As you prepare for your camping trip, you will also want to ensure that you have reliable access to cell service and/or wi-fi in the event of an emergency. Above all, it’s important to prepare the entire family to be safe while camping, including instructing your children to remain on marked trails and to never venture off alone.
In the days and weeks before the vacation, help your child on the spectrum to become more comfortable with the paraphernalia they’ll need while camping, from durable footwear and knapsacks to sunscreen and sunhats. The more accustomed they become to the sights, sounds, and gear of camping ahead of time, the more relaxing and enjoyable the actual event itself will be.
Unfortunately, not every life change is as enjoyable as a family vacation. Some are simply heartbreaking. Parental divorce is a major life change that tens of millions of children across the US endure every year, and it is never easy.

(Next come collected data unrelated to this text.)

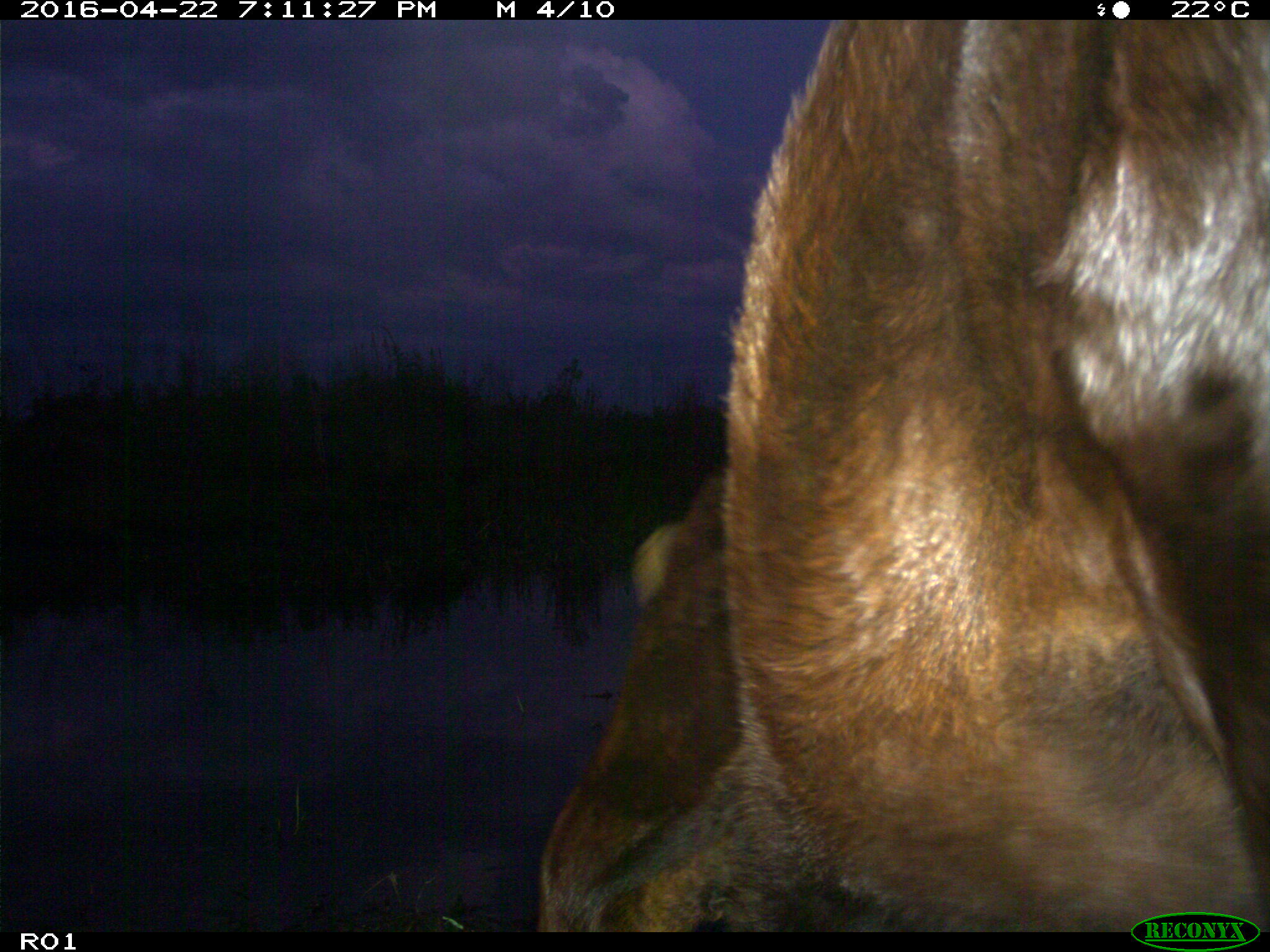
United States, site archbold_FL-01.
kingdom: Animalia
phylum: Chordata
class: Mammalia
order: Artiodactyla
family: Bovidae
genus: Bos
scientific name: Bos taurus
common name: domestic cow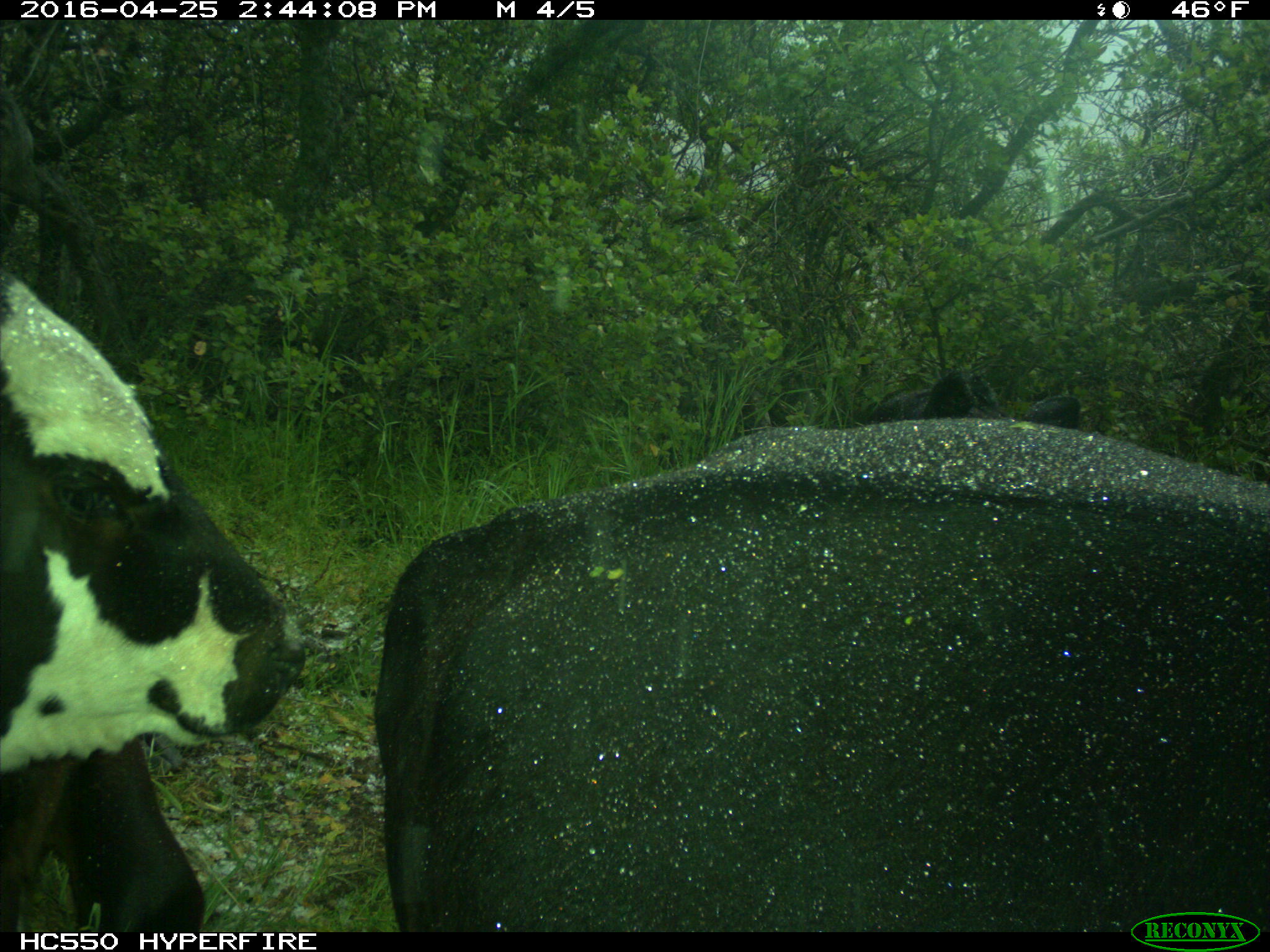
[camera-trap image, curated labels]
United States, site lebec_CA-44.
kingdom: Animalia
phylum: Chordata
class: Mammalia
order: Artiodactyla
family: Bovidae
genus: Bos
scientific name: Bos taurus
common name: domestic cow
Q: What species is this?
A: Bos taurus (domestic cow).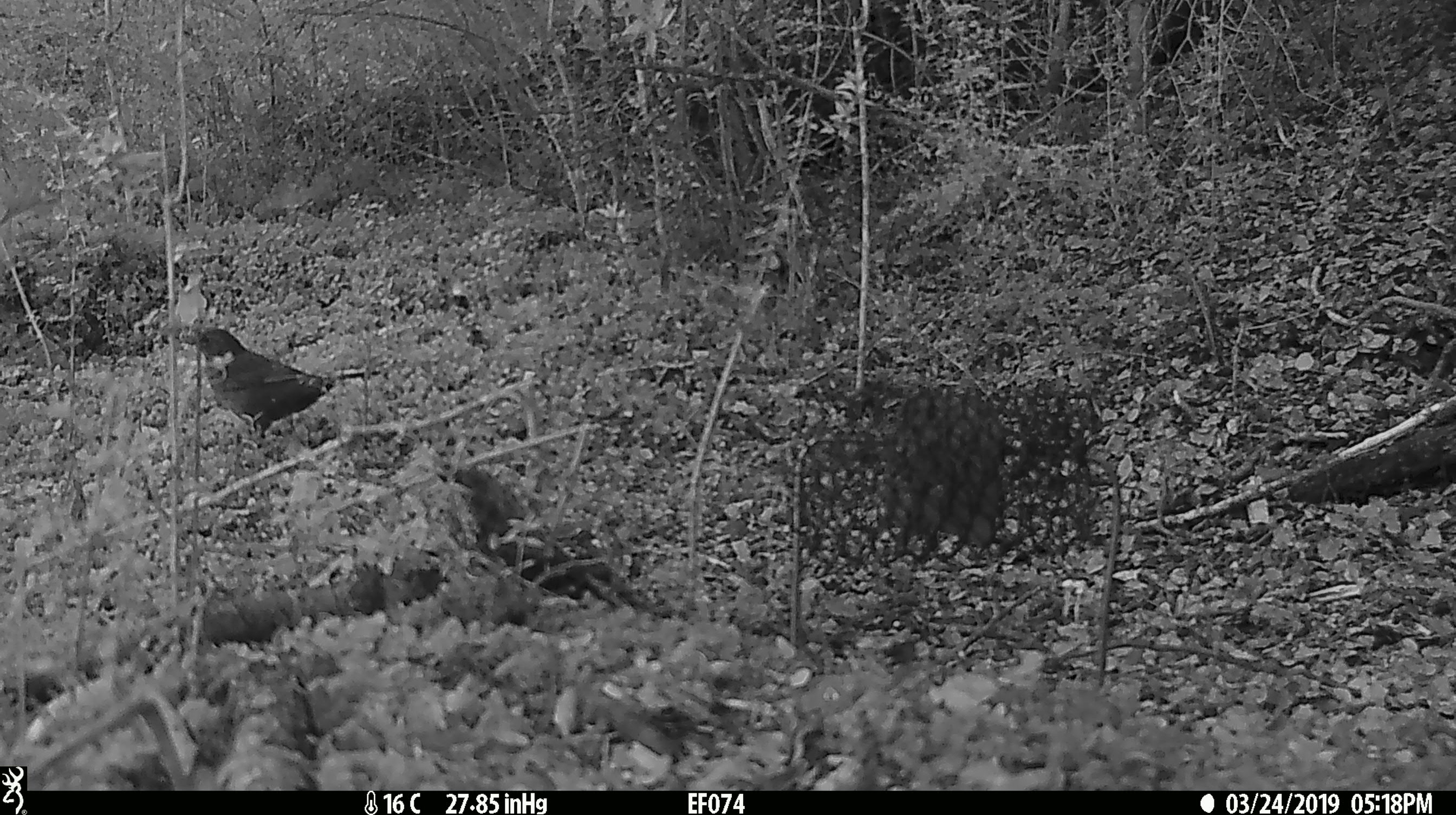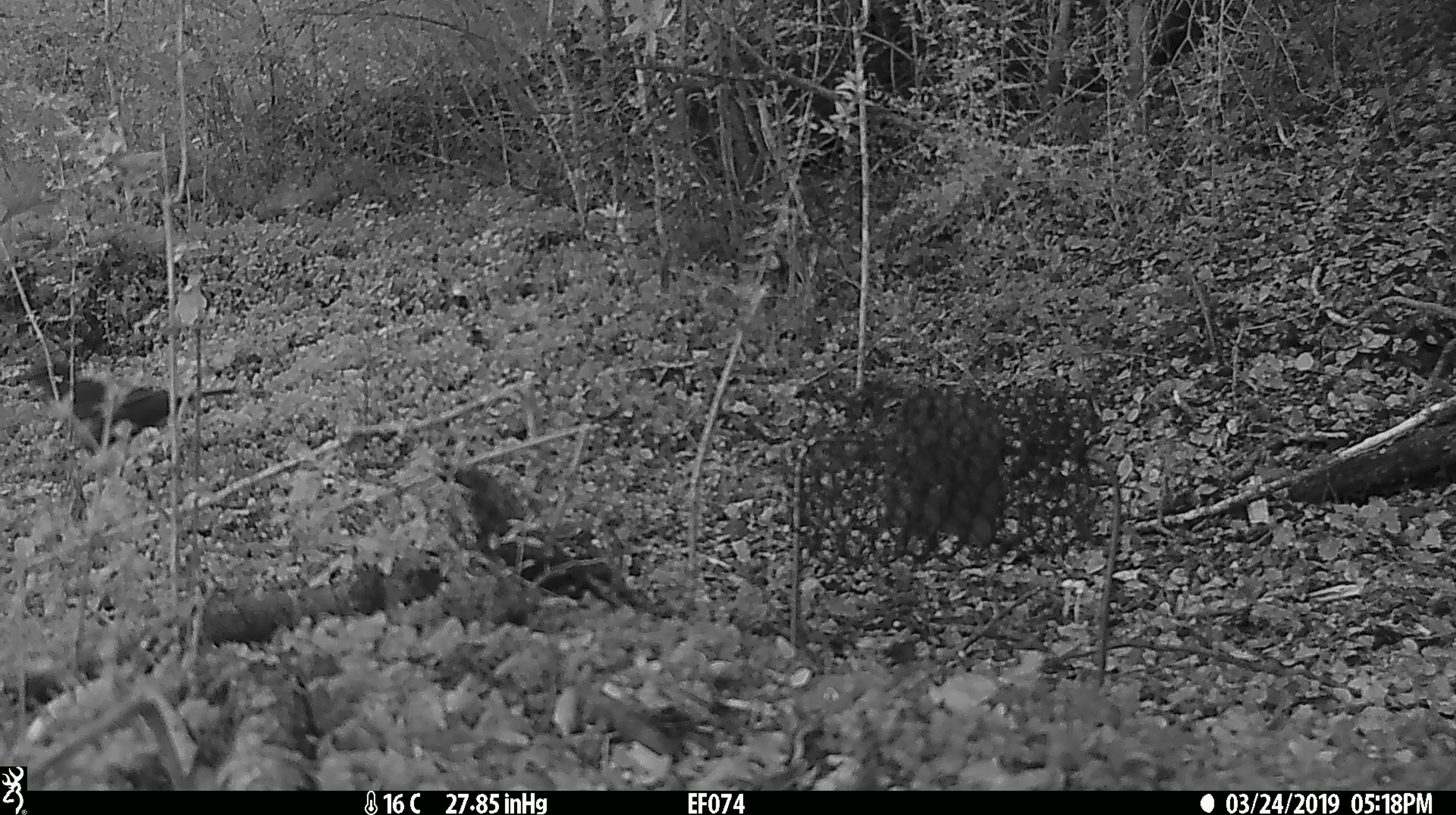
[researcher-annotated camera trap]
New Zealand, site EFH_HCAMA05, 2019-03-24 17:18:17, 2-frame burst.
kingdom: Animalia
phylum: Chordata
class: Aves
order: Passeriformes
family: Turdidae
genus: Turdus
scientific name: Turdus merula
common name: eurasian blackbird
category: blackbird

For children on the spectrum, however, for whom stability and routine are so important, a parent’s divorce can be devastating. But, as profound and initially painful as the change may be, it does not have to rob your child of their sense of happiness, peace, and security.
The key, though, is for parents to coordinate to infuse in their child’s life the greatest measure of predictability and routine as possible. If parents are sharing custody, then the custody schedule should be clear, specific, and detailed. Copies should be given to your child to keep with them, to post in both houses, and even to carry in their backpack to school.
Above all, though, the arrangement should be rigorously adhered to by both parents and, whenever possible, the child’s normal daily routine should remain undisturbed, no matter who has custody on that particular day.
In some instances, a joint custody arrangement may not be in the best interest of the child. If, for example, one parent is simply unable, either financially, emotionally, or logistically, to provide the stability and care the child needs, then sole custody with visitation may be the best option. Before making such decisions, though, it is imperative to consult with the child, usually with the support of the little one’s care team and family law courts, to determine their wishes and help them prepare for this new stage of life.
Life transitions are difficult under the best of circumstances, but they can be especially so for a child who is on the autism spectrum. However, with compassion, understanding, and a bit of preparation, it is possible to help children make these transitions successfully.